Saturday, 16 March 2019

Stewing in retreat





                    I was supposed to go to the Samye LIng this week, but I screwed up the booking and I've been at home instead. The opportunity to retreat came about because my girlfriend has gone to the States for a wedding and won't be back till tomorrow.

                     I've loved being at home. Recently, I've only been here three nights a week and it has been lovely settling in here without any distractions. I haven't seen anyone. I had a wonderful day on Thursday because I didn't go to Bellshill. I went to see Kate Nixon as usual on Friday. She was very tired and only said three words in the hour I was there, but Kate is an inspiration in a way since she cannot move. I sometimes think of this when I'm in the lobby and want to get up. The mistake is not thinking that volitional impulse is just the same as all the other stupid thoughts that go through your mind. You can just let it pass.

                     The meditations have moved on, as they do. Most of the time I seem to be just stewing in my juices. I can't think of a better way to describe it. You're just doing calming meditations, I suppose. You just have to sit in the bliss and heat and try to stay focused. Otherwise, it's just guru yoga and deity yoga.

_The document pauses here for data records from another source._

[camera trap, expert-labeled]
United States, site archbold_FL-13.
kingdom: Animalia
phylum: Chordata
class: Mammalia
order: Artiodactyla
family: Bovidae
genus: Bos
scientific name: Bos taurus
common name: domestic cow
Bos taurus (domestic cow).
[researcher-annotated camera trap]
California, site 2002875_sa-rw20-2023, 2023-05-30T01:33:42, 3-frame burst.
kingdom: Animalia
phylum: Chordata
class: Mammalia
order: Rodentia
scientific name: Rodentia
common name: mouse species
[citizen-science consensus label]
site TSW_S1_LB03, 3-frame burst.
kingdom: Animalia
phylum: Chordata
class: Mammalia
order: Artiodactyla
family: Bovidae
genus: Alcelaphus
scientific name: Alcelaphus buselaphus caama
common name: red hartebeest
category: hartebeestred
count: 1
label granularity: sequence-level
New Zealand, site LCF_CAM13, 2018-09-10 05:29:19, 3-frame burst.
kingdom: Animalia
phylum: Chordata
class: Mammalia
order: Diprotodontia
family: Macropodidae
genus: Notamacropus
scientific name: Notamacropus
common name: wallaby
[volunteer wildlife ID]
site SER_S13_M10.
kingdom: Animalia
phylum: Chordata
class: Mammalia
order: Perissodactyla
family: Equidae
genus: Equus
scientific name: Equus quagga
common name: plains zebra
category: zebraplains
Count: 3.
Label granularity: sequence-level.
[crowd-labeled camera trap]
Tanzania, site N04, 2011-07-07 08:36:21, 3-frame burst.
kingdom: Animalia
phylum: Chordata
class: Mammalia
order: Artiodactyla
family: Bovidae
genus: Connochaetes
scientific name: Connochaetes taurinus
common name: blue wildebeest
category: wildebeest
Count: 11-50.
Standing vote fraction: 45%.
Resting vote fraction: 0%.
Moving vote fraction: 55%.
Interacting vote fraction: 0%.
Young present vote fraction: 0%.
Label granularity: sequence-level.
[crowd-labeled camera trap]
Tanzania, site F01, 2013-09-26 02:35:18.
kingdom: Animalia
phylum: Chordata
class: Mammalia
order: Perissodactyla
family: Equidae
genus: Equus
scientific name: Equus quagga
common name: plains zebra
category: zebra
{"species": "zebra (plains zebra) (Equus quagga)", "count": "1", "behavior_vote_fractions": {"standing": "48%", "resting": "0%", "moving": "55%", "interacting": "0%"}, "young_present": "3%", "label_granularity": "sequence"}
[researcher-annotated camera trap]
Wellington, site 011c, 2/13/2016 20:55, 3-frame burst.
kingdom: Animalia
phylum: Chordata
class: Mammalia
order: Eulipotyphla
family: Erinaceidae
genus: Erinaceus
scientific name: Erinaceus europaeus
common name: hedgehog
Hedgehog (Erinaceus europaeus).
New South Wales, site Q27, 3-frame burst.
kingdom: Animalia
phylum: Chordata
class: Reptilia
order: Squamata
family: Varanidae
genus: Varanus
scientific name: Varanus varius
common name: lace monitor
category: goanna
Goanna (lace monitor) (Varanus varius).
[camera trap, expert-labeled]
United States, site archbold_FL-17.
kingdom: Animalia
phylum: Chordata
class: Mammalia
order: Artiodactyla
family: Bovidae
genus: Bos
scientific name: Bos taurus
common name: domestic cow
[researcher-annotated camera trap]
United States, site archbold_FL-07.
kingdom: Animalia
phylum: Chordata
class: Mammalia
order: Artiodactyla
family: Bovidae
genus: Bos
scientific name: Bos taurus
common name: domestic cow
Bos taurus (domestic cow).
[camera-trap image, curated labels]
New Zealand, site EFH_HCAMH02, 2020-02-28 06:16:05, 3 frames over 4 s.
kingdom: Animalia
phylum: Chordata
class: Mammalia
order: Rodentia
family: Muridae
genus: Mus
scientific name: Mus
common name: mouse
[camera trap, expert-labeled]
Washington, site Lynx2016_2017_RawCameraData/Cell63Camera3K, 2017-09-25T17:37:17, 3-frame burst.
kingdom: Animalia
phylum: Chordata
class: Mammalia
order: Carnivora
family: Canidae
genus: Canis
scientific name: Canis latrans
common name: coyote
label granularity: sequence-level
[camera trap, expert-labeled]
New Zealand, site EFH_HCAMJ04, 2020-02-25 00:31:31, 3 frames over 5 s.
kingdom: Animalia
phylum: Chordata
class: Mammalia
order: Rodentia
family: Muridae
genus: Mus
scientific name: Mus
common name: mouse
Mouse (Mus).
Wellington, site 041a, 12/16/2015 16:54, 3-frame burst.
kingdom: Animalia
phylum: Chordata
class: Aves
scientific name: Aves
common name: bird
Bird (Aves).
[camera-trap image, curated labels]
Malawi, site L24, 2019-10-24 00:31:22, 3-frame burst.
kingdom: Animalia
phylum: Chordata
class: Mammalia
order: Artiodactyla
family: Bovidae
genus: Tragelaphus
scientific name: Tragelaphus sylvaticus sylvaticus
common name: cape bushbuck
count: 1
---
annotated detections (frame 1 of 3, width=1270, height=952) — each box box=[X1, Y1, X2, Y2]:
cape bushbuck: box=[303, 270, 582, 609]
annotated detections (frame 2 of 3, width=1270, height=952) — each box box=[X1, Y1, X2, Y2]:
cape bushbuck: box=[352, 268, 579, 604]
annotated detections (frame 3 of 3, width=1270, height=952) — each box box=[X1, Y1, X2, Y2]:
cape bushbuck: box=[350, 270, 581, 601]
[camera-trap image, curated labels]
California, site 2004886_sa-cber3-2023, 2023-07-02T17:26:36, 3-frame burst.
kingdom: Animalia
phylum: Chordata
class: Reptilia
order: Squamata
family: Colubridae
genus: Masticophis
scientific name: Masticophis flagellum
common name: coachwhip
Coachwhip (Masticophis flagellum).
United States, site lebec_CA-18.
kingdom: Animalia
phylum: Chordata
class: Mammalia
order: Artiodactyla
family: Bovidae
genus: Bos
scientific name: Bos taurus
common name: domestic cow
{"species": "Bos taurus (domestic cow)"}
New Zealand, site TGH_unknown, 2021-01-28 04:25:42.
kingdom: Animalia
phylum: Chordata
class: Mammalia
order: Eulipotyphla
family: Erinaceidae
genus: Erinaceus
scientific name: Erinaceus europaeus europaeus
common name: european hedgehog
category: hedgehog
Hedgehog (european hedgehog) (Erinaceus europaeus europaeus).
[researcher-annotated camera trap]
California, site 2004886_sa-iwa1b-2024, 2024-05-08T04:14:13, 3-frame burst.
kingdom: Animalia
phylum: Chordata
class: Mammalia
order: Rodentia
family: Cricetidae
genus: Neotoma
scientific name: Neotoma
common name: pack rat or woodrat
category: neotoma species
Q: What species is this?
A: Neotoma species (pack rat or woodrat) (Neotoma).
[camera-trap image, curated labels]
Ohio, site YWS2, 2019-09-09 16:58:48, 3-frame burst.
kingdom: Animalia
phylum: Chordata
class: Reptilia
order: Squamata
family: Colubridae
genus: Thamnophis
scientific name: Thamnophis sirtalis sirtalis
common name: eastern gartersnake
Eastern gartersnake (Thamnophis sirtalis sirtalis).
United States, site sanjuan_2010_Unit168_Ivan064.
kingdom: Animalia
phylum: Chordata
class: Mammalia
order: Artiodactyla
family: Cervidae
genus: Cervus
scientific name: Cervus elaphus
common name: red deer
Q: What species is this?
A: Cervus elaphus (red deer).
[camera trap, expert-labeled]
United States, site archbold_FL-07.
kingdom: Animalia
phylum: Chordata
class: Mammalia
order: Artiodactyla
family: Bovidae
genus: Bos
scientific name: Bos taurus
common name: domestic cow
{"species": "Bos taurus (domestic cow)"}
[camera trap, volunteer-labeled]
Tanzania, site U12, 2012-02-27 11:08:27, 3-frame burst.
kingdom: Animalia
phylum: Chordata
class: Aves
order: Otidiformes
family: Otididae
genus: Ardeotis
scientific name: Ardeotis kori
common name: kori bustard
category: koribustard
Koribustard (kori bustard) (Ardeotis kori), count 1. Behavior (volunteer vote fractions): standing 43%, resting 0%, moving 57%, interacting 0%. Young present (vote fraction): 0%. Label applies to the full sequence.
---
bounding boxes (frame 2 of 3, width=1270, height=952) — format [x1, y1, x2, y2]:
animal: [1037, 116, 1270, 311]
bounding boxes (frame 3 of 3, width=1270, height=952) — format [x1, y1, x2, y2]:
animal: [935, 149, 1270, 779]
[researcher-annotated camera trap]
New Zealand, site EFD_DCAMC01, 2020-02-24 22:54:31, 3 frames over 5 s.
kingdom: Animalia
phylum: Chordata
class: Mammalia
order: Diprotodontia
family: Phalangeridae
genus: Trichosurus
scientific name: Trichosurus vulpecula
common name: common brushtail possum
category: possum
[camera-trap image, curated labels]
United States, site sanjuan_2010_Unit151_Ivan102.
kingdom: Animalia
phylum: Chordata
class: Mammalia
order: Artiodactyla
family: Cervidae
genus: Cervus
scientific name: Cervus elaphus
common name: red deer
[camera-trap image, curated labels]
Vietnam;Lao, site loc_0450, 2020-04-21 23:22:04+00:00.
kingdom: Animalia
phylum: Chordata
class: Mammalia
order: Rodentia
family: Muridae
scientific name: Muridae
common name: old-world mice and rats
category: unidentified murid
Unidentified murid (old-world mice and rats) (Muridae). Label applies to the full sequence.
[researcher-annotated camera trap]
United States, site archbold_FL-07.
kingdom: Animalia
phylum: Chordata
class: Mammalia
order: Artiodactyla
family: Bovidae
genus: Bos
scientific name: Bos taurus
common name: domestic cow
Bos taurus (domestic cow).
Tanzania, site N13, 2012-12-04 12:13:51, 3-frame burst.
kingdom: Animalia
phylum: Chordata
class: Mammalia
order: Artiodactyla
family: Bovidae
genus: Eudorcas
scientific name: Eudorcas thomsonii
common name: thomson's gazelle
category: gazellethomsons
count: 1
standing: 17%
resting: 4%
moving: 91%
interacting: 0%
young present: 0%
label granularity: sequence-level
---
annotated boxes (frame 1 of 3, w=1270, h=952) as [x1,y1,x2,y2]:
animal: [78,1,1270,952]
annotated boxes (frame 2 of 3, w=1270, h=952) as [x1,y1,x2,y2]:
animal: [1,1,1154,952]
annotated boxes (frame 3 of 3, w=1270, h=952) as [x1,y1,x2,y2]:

                     You walk the path and you might get some fruit. Sitting for hours and hours every day is still not always easy, especially in my environment, but I don't regret a moment I've spent trying to meditate. At the end of the day, what it comes down to is this: can you, or can you not, do the bliss?

                      The rhubarb is the first thing you can eat from the allotment in the new year. The rhodies are out in the Botanics as well, though not many yet.

                     

Monday, 4 March 2019

And the Springtime Will Come!





          I think it starts with the snowdrops, then come the crocuses and then the daffodils. After that, come hail or snow, I don't care. Everything is getting better: more colour, more light, more light.

         And I'm getting to feel like I'd just like to sit down in the lobby and meditate all the time. This might be because I've spent a long weekend drinking and taking drugs and behaving like an idiot all the time. This is the life I'm living, a not very sensible one!